In the last 11 years, sun spot activity has been at a 90-year low, providing the researchers from the University of Reading, the Rutherford Appleton Laboratory in Oxfordshire, and the Max Planck Institute for Solar System Research in Katlenburg-Lindau with a special opportunity to compare historic temperature records with sun activity and investigate how this connects to cold winters in the region.

Their work showed that periods of quieter sun activity influenced atmospheric conditions, creating a “blocking” effect against warm Atlantic air that would normally reach the region, resulting in colder winters.

The meteorological changes affect the jet stream above the region, rerouting the usual mild westerly winds and allowing cold and dry wind to gust over Europe – adding to an overall lower temperature.

The study said that conditions even suggest an eight percent chance that a chilly Maunder minimum-like era could occur once again.

But the scientists insisted that their findings did not disprove the theory of climate change.

“We stress that this is a regional and seasonal effect relating to European winters and not a global effect,” the study said, adding that “results presented here indicate that, despite hemispheric warming, the UK and Europe could experience more cold winters than during recent decades.”

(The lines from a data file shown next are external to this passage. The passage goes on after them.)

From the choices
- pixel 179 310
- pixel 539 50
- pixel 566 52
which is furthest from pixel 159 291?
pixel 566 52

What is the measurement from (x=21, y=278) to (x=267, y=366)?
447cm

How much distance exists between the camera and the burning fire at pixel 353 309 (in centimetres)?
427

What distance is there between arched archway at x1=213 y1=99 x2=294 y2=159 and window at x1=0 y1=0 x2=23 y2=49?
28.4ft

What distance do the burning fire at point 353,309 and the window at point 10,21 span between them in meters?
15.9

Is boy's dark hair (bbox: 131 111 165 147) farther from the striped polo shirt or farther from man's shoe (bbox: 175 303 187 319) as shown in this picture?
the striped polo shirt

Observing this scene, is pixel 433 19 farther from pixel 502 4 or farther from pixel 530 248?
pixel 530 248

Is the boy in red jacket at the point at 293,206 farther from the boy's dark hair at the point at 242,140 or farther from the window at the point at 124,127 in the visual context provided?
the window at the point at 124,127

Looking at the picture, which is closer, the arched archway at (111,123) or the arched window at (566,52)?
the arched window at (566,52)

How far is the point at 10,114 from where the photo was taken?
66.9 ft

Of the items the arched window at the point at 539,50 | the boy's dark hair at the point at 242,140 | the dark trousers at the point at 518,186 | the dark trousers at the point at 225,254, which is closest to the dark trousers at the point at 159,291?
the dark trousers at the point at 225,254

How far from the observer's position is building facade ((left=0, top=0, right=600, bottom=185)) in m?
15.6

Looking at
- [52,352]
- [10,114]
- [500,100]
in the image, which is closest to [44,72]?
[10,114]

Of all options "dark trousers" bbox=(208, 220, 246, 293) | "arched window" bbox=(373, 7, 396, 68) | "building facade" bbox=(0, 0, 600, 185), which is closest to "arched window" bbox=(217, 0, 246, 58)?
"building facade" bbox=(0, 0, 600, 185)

To reach this conclusion, the UK researchers incorporated data from the Central England temperature (CET) record, which dates back 351 years, with sun activity data put together by the Max Planck specialists.

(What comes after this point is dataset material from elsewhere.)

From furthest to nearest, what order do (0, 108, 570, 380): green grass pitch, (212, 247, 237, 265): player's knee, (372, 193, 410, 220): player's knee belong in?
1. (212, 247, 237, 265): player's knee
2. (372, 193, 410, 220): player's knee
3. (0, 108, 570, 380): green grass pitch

Director the Institute for Solar System Research there Sami K. Solanki said he used magnetic field measurements to measure sun activity, but because these records date back to just 1900, researchers reconstructed older levels with the help of computer simulations.

“The connection between sun activity and the cold winter in Europe was only recognisable after we calculated out the overlaying trend of global warming,” Solanki said in a statement.